There are good points in these arguments, but it should not be forgotten that Sanders managed to turn Jackson State football around, returning the team to a form resembling its former glory and enhancing, albeit briefly, the school’s public profile. He will be sidelined for one final game as his undefeated team takes on fellow HBCU, North Carolina Central, at the Celebration Bowl in Atlanta on Dec. 17.
It was always going to be nearly impossible to keep Sanders at Jackson State if he consistently won. Everyone involved knew about the deal, and Sanders spoke openly about listening to other offers. This week, the school warmly thanked him for his short race. Sanders is what he’s always been: a sports mercenary with carnival barker looks, roadside preacher panache and a knack for winning.
“Usually when God sends me to a place, he sends me to be an agent of change,” he said during a press conference/introductory sermon.
I mourn for our HBCUs They have been chronically underfunded since their inception in the late 1800s, deprived of proper resources from state legislatures and the federal government as more and more money pours into majority schools white. The black college higher education project remains stuck in what appears to be a long, unrelenting race for survival. The struggling HBCU sports teams are certainly part of this grind.

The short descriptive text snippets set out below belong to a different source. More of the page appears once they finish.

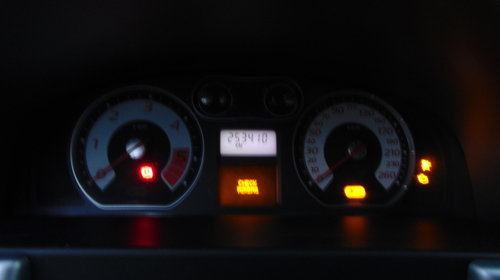 Dezmembram Renault Laguna 2, 2.0 DCI, Tip Motor M9R-C7-60, An fabricatie 2006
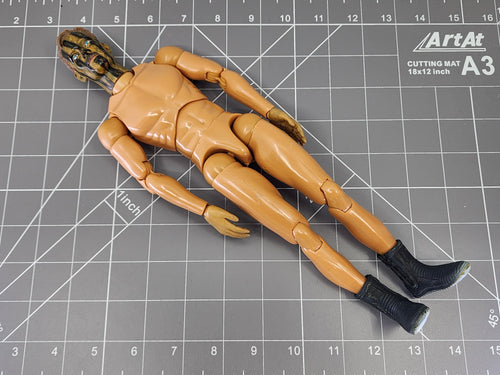 BAM 1/6 Male Figure W/ Boots & Camo Face Paint (Hot Toys)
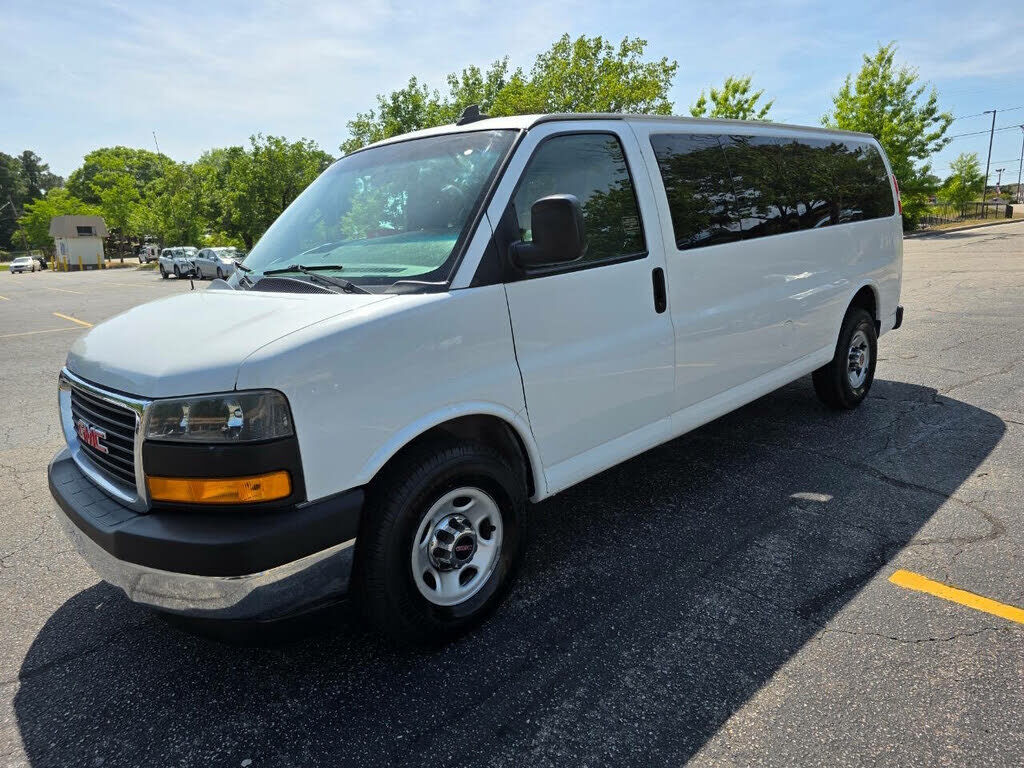 2018 GMC Savana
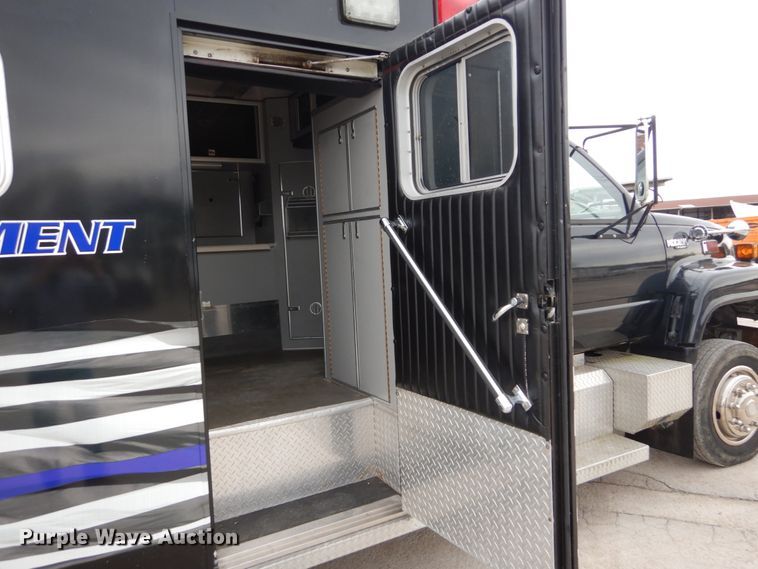 image for item GC9487 1991 Chevrolet C6500 command center truck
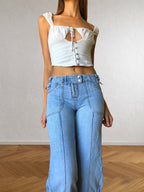 Weite Capri-Jeans mit Schnallen und niedriger Taille im 2000er-Jahre-Stil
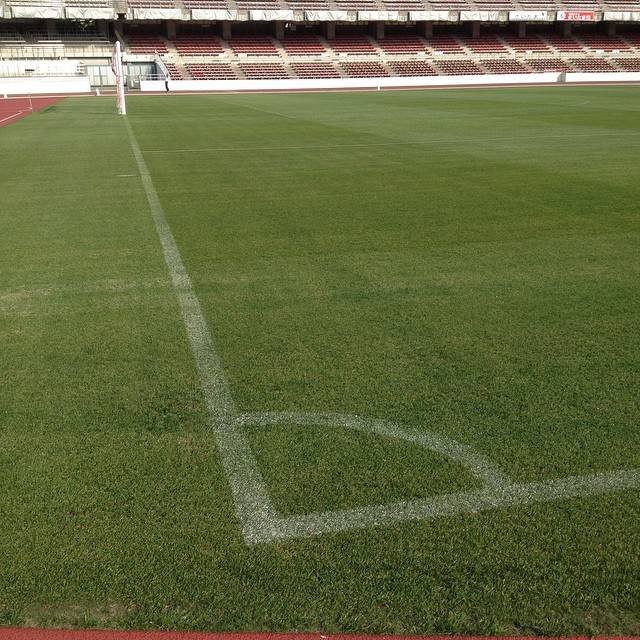 Masataka0909 on Instagram: “コーナーキックを蹴りたくなる♫ レッズの選手より上手にね(^_-) 芝生を見て触れて立って、萌える癒されるのはこういうときだけだろうと思う。…” (44329)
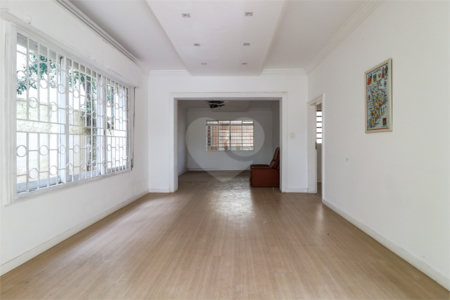 Casa à venda ou para alugar com 4 quartos, sendo 1 suíte,  em Pacaembu, São Paulo, SP
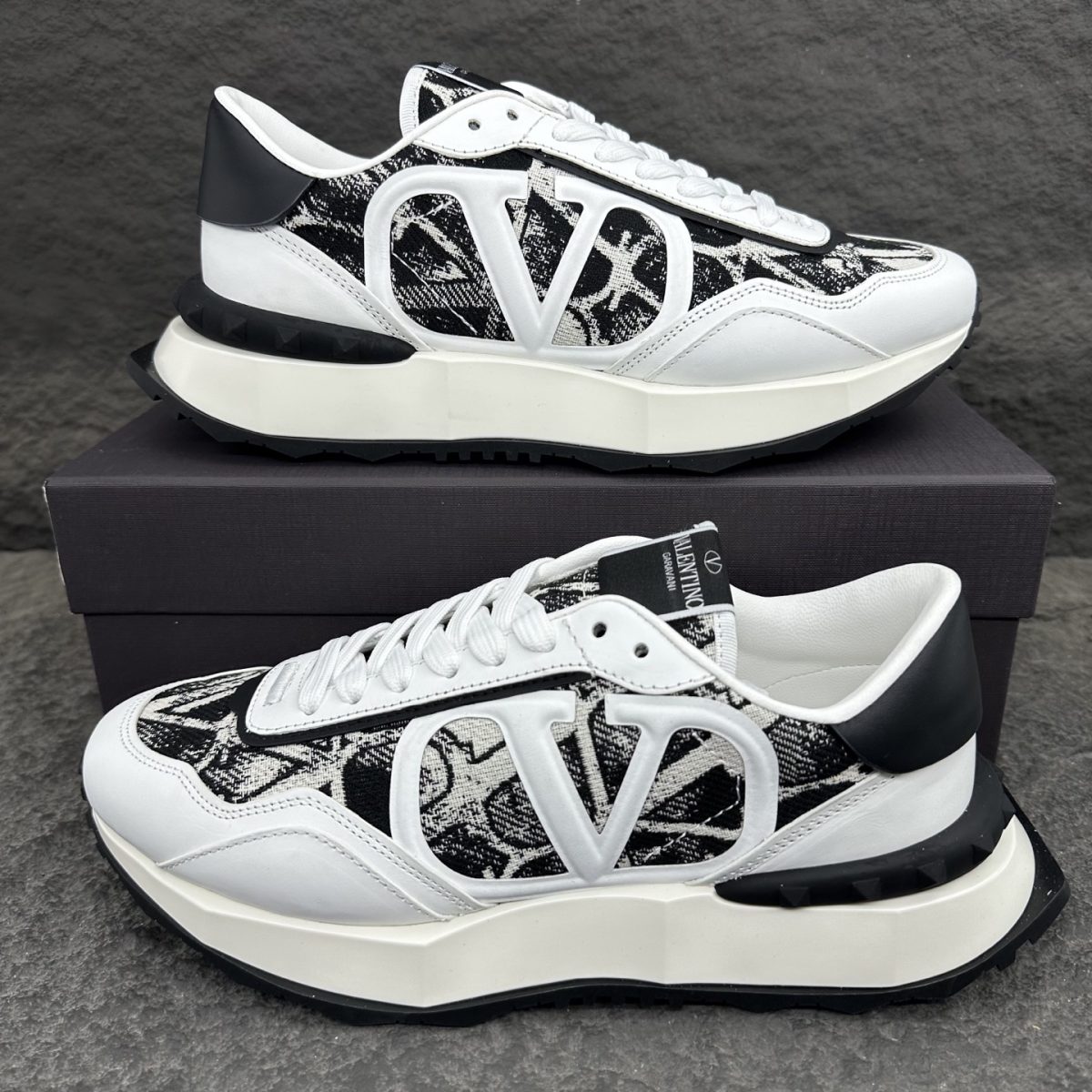 Valentino LACERUNNER Men Sneaker Size 40-46 - Image 1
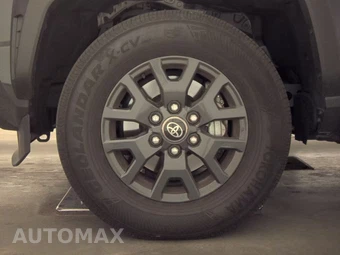 2025 Toyota 4Runner SR5 - miniatura 9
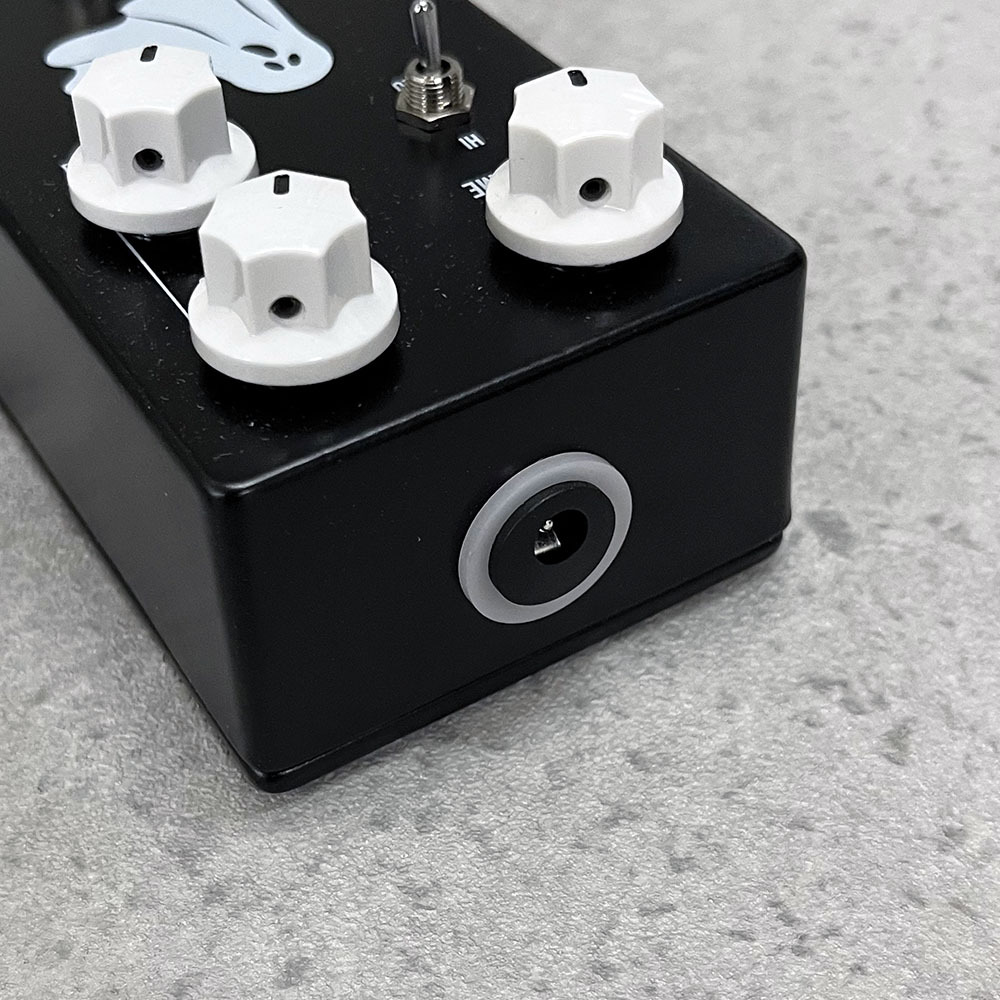 ギター JHS Pedals HAUTING MIDS ミドルに感謝したくなるエフェクター「Haunting Mids」を弾いて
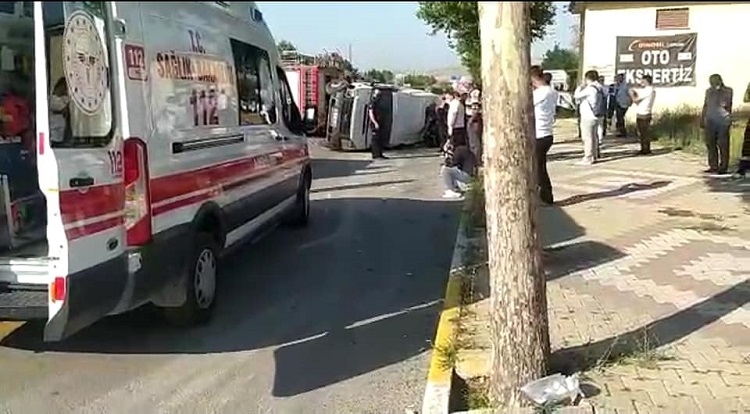 SERVİS MİNİBÜSÜ İLE OTOMOBİL ÇARPIŞTI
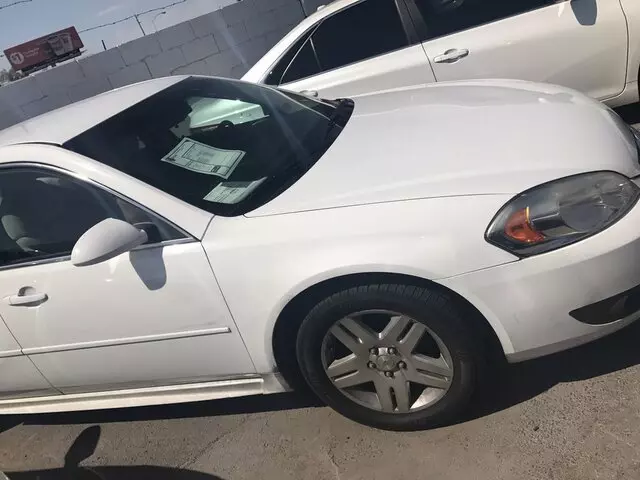 Auto World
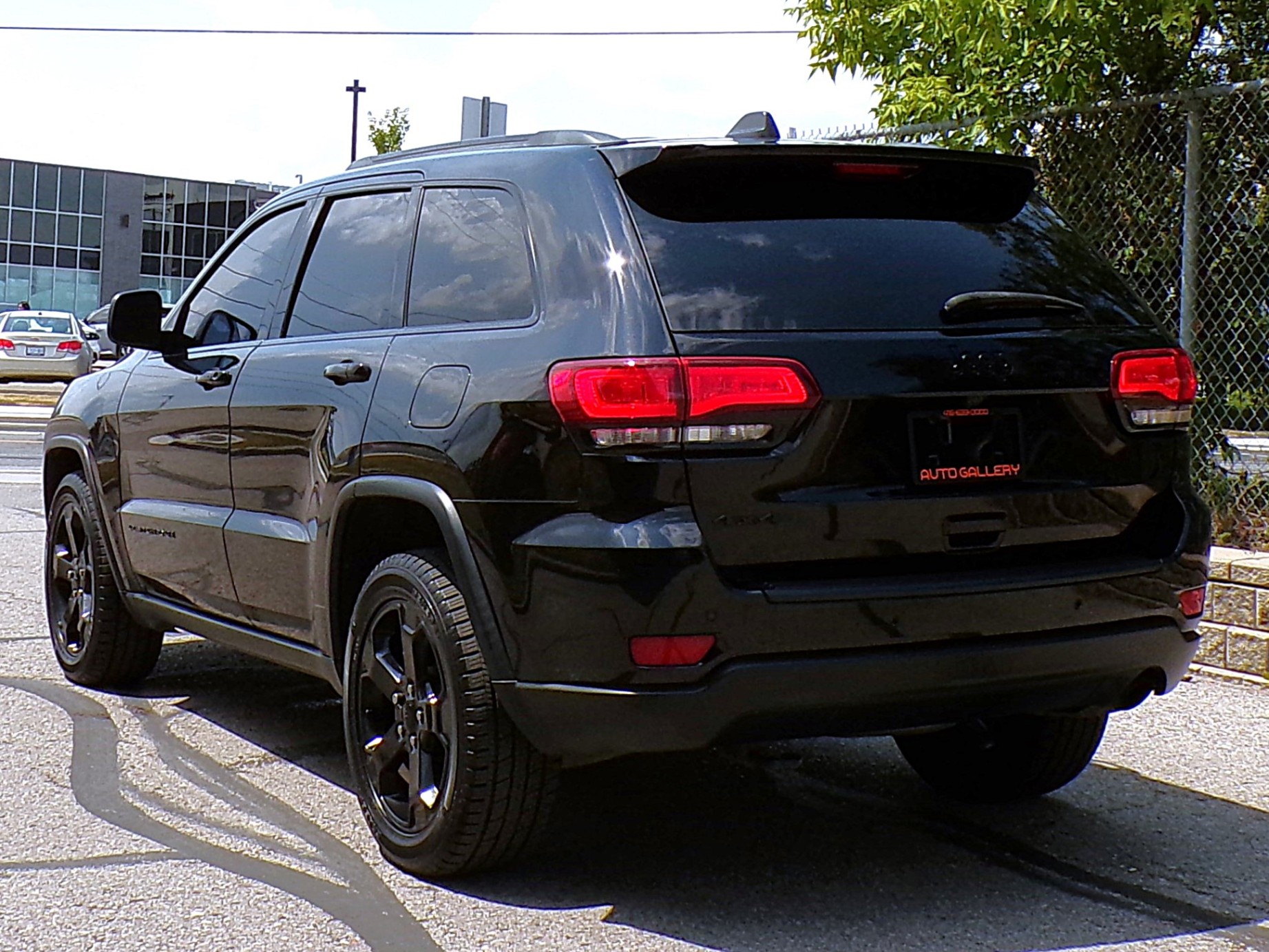 /autogallery/2019-Jeep-GrandCherokee-9635938133476998.jpg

Among black people, many of us wanted to believe that Sanders would stay longer than that, and now find ourselves with a particularly painful wound because the black community so often finds itself on the periphery, feels so often abandoned by bold guarantees .
Sanders’ jump to a wealthy, white school after promising the world to its young black athletes and their families is another reminder that black people, in particular, have always had to take insurance with a healthy grain of skeptical apprehension – even when they come from people in our communities.
Looking back, what made us think a former player with Prime Time status and ego would stick around for more than a trickle of seasons? Nothing in Sanders’ past suggested such consistency. Sanders played on four teams in nine seasons as an outfielder in Major League Baseball. During his NFL Hall of Fame career, he played for five teams in 14 seasons. Sanders won a Super Bowl with the San Francisco 49ers and then another with the 49ers’ hated rival, the Dallas Cowboys. Prior to accepting the Jackson State job, he left the NFL Network for Barstool Sports.